[Dataset records]
======
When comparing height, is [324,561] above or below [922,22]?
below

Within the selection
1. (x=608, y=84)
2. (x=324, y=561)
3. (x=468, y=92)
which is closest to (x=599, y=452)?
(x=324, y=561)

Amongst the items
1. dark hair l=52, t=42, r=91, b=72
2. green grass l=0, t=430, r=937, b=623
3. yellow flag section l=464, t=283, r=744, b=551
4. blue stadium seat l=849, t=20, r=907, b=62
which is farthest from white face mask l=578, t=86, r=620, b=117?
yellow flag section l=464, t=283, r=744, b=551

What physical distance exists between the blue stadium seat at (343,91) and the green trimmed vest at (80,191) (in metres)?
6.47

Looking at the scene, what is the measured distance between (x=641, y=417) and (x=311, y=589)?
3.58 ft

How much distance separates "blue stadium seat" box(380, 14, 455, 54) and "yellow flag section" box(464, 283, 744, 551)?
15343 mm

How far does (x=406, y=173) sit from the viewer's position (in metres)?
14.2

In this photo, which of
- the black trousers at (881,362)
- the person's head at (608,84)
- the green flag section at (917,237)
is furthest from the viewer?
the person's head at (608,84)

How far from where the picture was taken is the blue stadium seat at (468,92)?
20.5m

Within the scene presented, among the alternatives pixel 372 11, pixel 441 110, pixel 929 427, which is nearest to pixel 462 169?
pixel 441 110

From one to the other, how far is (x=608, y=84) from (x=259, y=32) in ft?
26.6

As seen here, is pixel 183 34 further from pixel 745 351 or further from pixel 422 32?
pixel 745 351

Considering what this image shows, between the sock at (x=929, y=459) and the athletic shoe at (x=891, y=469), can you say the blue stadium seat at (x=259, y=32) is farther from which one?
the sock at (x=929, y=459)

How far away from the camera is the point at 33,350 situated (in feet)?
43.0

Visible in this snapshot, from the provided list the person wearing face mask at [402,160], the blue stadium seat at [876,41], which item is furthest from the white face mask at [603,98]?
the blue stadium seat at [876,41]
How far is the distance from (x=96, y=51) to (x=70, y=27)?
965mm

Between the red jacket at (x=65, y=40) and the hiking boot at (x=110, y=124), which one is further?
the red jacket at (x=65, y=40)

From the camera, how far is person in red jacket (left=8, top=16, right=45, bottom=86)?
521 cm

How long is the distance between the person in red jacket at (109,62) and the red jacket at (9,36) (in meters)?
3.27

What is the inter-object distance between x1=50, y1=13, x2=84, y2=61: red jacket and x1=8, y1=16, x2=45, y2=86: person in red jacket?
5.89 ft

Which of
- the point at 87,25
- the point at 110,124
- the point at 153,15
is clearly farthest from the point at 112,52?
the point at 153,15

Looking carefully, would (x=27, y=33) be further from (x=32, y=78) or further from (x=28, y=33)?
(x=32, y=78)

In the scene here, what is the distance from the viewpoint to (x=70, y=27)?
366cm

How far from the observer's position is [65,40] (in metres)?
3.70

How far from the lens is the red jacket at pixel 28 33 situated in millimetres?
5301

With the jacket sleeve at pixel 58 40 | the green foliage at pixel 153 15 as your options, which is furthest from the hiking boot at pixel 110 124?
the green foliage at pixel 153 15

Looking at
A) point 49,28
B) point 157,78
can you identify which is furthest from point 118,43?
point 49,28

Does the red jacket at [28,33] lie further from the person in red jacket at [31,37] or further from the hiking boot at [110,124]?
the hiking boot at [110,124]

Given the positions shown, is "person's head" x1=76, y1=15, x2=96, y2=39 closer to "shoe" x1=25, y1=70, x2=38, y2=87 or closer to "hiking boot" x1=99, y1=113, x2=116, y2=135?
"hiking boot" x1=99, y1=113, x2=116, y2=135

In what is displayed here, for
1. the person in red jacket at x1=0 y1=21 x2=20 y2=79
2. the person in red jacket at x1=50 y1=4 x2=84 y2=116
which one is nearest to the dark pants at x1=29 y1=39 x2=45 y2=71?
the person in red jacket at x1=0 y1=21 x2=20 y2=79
======
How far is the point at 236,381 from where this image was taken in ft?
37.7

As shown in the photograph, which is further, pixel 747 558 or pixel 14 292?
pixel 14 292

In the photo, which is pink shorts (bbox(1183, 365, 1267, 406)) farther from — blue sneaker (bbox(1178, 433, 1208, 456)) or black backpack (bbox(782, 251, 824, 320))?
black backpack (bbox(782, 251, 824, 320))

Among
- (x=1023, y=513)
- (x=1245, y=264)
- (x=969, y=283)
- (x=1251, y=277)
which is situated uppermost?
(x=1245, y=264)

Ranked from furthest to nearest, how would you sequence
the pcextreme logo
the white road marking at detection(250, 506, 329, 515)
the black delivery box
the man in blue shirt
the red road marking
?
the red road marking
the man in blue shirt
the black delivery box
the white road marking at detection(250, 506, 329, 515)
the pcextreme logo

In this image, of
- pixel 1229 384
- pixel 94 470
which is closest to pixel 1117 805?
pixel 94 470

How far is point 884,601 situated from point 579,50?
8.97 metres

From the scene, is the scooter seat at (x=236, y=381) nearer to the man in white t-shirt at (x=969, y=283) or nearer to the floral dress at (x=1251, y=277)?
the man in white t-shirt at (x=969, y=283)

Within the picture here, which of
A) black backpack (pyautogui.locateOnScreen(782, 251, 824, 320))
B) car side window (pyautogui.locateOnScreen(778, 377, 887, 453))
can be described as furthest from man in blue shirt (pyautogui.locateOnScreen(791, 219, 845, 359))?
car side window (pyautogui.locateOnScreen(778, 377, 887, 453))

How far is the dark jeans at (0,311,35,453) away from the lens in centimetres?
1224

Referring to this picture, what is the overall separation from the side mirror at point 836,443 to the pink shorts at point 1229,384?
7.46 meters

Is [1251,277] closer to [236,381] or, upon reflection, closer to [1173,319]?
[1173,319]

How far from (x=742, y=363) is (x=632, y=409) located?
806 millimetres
======
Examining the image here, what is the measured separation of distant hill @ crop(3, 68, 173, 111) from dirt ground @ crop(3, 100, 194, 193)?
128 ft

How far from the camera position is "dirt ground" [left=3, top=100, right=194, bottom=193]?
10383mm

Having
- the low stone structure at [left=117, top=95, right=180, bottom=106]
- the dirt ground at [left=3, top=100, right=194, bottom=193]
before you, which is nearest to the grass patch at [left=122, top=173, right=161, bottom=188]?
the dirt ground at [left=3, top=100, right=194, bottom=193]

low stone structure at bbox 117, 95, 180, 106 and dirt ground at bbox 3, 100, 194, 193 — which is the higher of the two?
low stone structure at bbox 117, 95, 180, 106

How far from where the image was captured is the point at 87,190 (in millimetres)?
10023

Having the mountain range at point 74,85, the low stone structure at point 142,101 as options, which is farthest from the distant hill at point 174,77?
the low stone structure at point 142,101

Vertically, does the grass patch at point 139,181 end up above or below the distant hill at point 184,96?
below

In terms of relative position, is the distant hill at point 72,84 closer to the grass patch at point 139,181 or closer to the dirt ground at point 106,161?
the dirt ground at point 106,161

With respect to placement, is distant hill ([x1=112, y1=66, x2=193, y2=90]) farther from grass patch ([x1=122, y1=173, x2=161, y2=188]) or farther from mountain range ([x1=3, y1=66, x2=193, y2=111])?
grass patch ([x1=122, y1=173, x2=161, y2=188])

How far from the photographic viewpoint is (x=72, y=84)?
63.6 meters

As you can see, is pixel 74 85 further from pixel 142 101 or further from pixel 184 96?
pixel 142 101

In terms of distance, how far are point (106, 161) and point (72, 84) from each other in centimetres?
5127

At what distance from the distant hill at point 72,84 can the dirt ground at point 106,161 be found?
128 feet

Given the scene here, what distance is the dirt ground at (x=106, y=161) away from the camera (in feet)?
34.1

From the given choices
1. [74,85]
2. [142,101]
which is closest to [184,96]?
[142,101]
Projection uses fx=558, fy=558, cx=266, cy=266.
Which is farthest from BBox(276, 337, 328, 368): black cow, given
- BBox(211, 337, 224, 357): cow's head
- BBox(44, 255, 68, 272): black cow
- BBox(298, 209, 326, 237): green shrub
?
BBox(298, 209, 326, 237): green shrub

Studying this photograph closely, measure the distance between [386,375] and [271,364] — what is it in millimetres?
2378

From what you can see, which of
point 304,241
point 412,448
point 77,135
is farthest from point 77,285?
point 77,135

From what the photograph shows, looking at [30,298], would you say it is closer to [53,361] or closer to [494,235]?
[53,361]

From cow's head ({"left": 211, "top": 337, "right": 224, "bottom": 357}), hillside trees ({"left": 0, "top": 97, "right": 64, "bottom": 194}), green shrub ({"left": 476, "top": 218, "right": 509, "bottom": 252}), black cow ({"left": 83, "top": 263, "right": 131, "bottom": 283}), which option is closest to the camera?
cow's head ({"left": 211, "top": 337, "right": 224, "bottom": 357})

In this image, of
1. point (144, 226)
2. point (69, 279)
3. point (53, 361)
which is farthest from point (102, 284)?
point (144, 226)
======
EXERCISE INSTRUCTIONS: Reproduce the stretch of the listing from the line containing "Is [1251,277] closer" through the line containing "806 millimetres", keeping the requests as they are. Scale every number in the answers (point coordinates and distances) by 0.6, rounding to whole numbers with halves rounded up.

WORKED SOLUTION:
Is [1251,277] closer to [236,381] or, upon reflection, closer to [1173,319]?
[704,191]

How far from (x=742, y=363) is (x=632, y=409) located?
484 millimetres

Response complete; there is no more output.